Tarefa: Segundo o trecho sobre os currais da seca, em que município funcionou um dos maiores desses campos?

Trecho da página:

* * * * * * *

Sem chuvas, a rota dos açudes nordestinos traz à tona as lembranças dos “currais da seca”
POR SÉRGIO ADEODATO
Há exatos 100 anos, o sertão do Ceará foi palco de um episódio da História do Brasil que muitos preferem esquecer. Lá foram construídos “campos de concentração”, com o intuito de confinar flagelados e, assim, evitar a migração da pobreza e doenças para as capitais. No município de Senador Pompeu, no Ceará, onde funcionou um dos maiores “currais da seca”, vestígios da antiga casa de pólvora, da cadeia, do hospital e da farmácia resistem ao tempo ao lado dos trilhos e da velha estação ferroviária onde chegavam as doações para os sertanejos.

* * * * * * *

Dados de ancoragem espacial:
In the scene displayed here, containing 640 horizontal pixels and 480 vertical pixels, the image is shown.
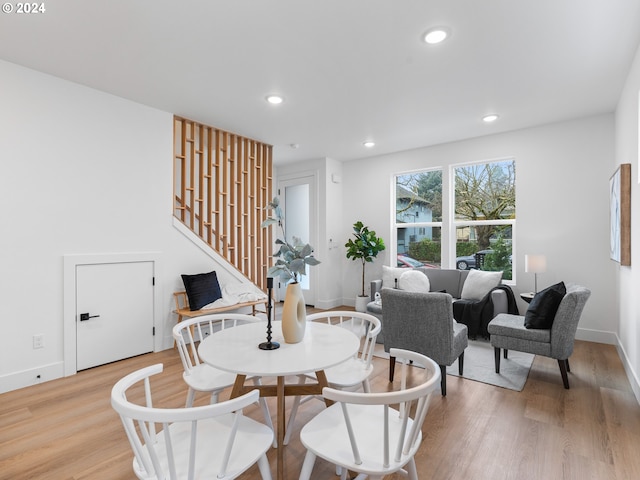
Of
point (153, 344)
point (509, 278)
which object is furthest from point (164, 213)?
point (509, 278)

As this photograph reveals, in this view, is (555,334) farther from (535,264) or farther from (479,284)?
(479,284)

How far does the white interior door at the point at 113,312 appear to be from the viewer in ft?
10.6

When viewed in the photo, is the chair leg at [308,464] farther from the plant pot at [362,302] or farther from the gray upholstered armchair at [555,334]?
the plant pot at [362,302]

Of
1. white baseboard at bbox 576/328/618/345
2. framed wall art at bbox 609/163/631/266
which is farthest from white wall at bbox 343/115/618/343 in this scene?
framed wall art at bbox 609/163/631/266

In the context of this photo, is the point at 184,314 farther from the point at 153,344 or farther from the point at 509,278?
the point at 509,278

* * * * * * *

Solução do exercício: Em Senador Pompeu, no Ceará.